Defining a system architecture for wireless data collection in aerospace applications.

The aerospace industry, despite being at the leading edge in some instances, often takes a conservative view of technology. And with good reason; safety is a prime consideration and there is comfort in falling back on what you know.

But there is the need to embrace new technology in planes and systems of the future. One particular area where new technology is being considered is wireless data acquisition, applied not only on aircraft structures, but also in the development process.

Looking to address this area of technology, a consortium has been formed of leading companies in the UK aerospace sector. The 11 companies (see box) are developing wireless sensing, data gathering and transmission technology, backed by a £1.6million investment by the Technology Strategy Board.

Roger Hazelden of TRW Conekt is technical lead for the project. He said the idea had developed as part of the National Aerospace Technology Strategy, led by the Aerospace and Defence Knowledge Transfer Network (A&DKTN). "It became clear," he noted, "that a lot of members of the A&DKTN's Health Management and Prognostics National Technical Committee were interested in wireless sensors and data management, so we set up a sub committee to decide what to do."

The project is called WiTNESSS – Wireless Technologies for Novel Enhancement of Systems and Structures Serviceability – and its work will be applicable to testing and health monitoring applications in aero engines, helicopters and fixed wing aircraft.

The project is driven by the fact that current aircraft instrumentation and test systems require complex wiring harnesses. Not only are these heavy and bulky, but they also limit the amount of data that can be collected. Using wireless systems should lead to faster product development and lighter, more efficient aircraft designs.

Hazelden said the project started with a blank sheet of paper. "We knew we needed to do something with wireless sensing, but it needed several meetings to decide what the scope was."

The project has two categories: instrumentation for testing systems and structures during development; and an opportunity to install instrumentation permanently in order to get such information as stress and vibration levels. "With the latter application," Hazelden noted, "maintenance can be scheduled for when it's needed, rather than after a given number of flying hours, reducing the cost of maintenance."

One of the attractions of wireless data gathering is that sensors can be placed where they couldn't previously. "In development, this will cut the time needed to install sensors," Hazelden observed. "Rolls-Royce, one of the partners, uses some 3000 thermocouple and vibration sensors when it tests a new engine. It's a huge job wiring all those up. Using wireless for some of the measurements speeds that process and brings faster time to market."

(Captioned web images)
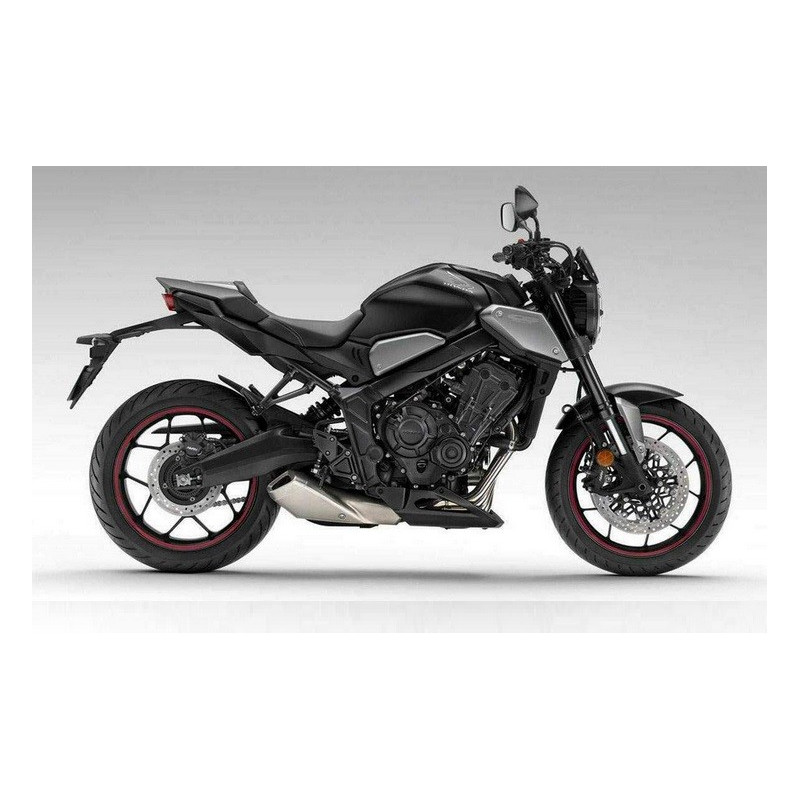 HONDA CB 650R year 2019 BLACK decals (Compatible Product)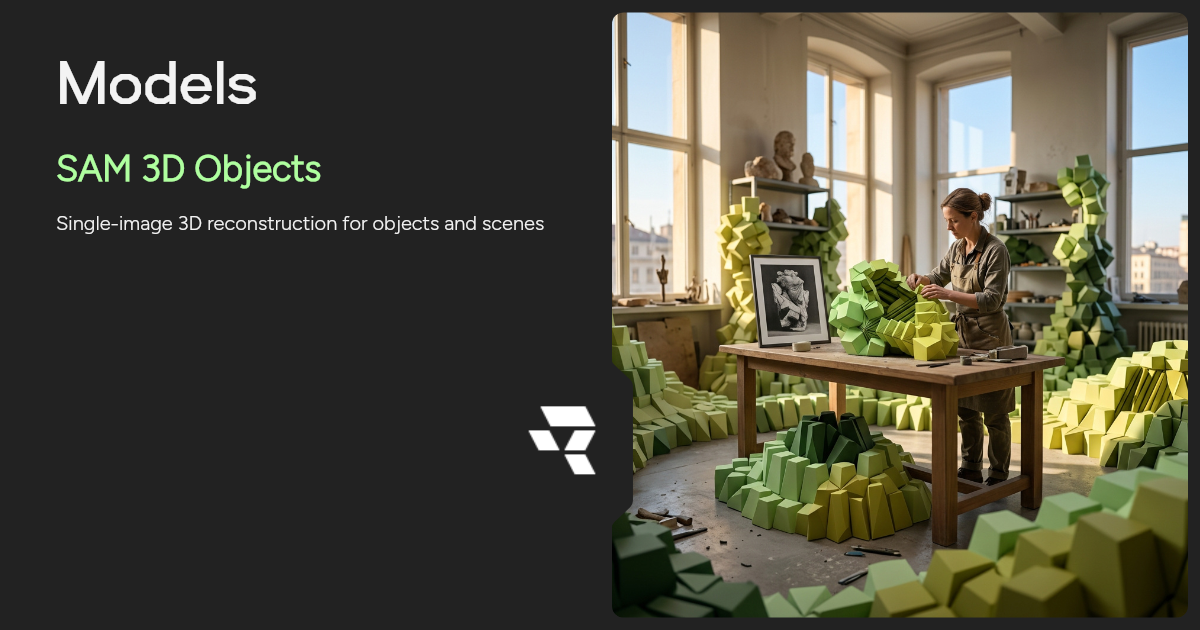 SAM 3D Objects AI 3d Generator | Runware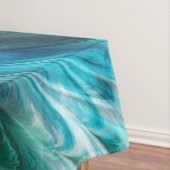 Seetang ohne Paare - marmorierte Grüntöne: Tischdecke (Beispiel)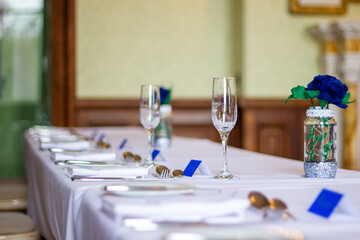 table set for a wedding reception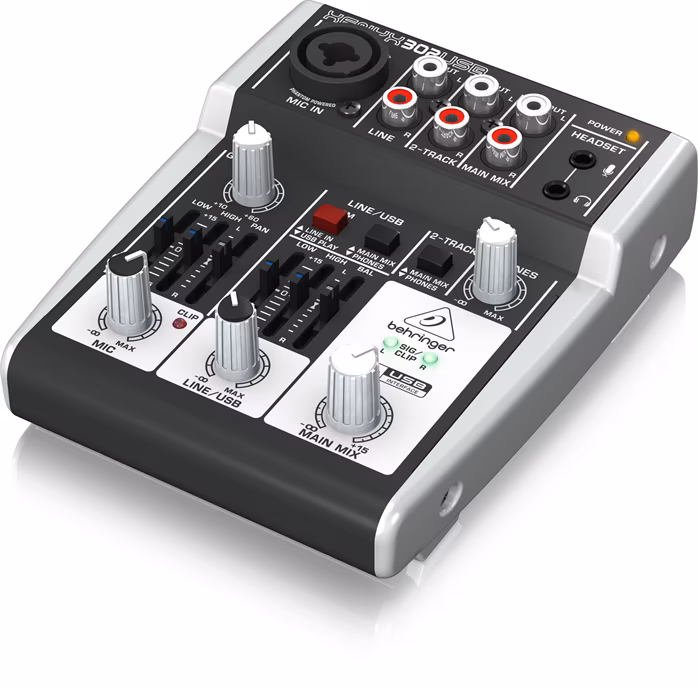 Behringer Xenyx 302USB (kicsomagolt) - Analóg keverő pultok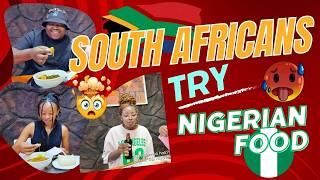 Young South Africans Try Nigerian Food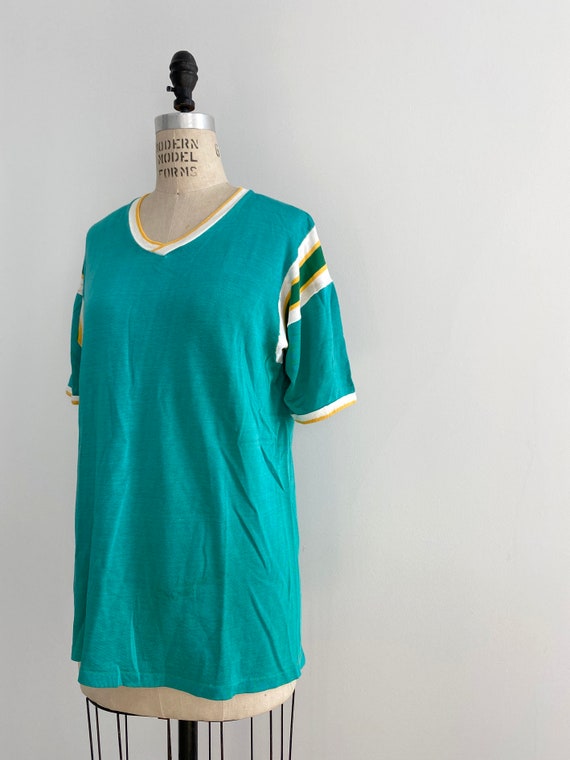 70s Vintage Sport Jersey Top : shirt - image 3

* _What you are asked to do_
Continue the article on wireless data collection in aerospace, starting after its last sentence.

* _Written answer_
The project is centred around putting together a common system architecture. "We're looking to create a common way of designing things so that when we move forward to commercialising products, the certification process will be easier because of this common design framework."

Hazelden believes this approach is different to what has gone before. "There hasn't been a common architecture. While the hardware might not be the same between applications, the way in which the system has been designed will be common."
This process will be centred around modular 'building blocks'. "It means the appropriate blocks can be chosen for a given application," Hazelden continued.

The system architecture will enable work to be done on the development of three demonstration platforms, addressing test and health monitoring in helicopters, engines and composite materials. "A number of technical work packages are also being pursued, addressing, for example, electronic hardware and radio transmission protocols," he added.

The WiTNESSS Project is intended to be modular at all levels, but the partners are only part of the way through the process. However, the top two levels of the architecture have now been defined.

"At the top level, we haven't made any assumptions about whether tasks are handled by hardware or software. By using functional blocks, which could be hardware or software, we're defining more efficient ways of addressing the problem.

"Everything is driven by top level requirements capture and we've spent a lot of time defining at the top level what systems should do, what the design is trying to achieve and what is being done with the data collected."

Because of the different potential applications, different types of sensors and signal conditioning may be needed and data rates could be different. "Some applications may require data to be stored at a sensing module; others may need data to be streamed," Hazelden explained. "So we started by putting together a block diagram as a functional description of the architecture. From that point, we have been decomposing the diagram into a more detailed design."

It's taken longer than anticipated to capture the top level requirements and to get that information into details descriptions. "It was vital to get that right," Hazelden noted, "as, from that, we've produced a top level architecture that covers everything required for each application. You can take the architecture and work out what's needed and what isn't.

"It probably won't be as simple as that in practice," he admitted, "but having a top level architecture will enable us to deal with new applications."

The architecture is modular because different applications will require different blocks. "You might require an analogue sensor with data conversion for one design," Hazelden continued, "or a smart sensor with a digital output in another."

In effect, the modules are 'black boxes'. "Take an a/d converter as an example," he said. "You need to know what the inputs and outputs are, as well as the control signals. Once you have that defined, you can go to the next level and define what goes in the box; choosing a chip with the required performance, for example, and finding out what other components may be needed in the box. Some boxes will be easier to define than others."

WiTNESSS is a three year project and the first demonstration systems are planned to be unveiled by the end of 2010. "The engine demonstrator will probably be the first," Hazelden thought, "as the technical requirements are simpler."

The demonstrators won't be the end product. "We're using the demonstrators as platforms to test and derisk the technology. The end point of the project will be derisked technology that can be taken on to exploitation. Our deliverable will be a design methodology; a way of doing things," Hazelden stated. "In the short term, it'll bring time savings in test installation and fewer mistakes. We have brought together a strong consortium, all of whom want to exploit the rapidly growing field of wireless technology. This project will strengthen the UK's competitive position significantly and will lead to future export opportunities for the partners," he concluded. "WiTNESSS will be a fantastic opportunity to develop specific products and technologies to meet market demand."


Consortium partners

TRW Conekt (lead)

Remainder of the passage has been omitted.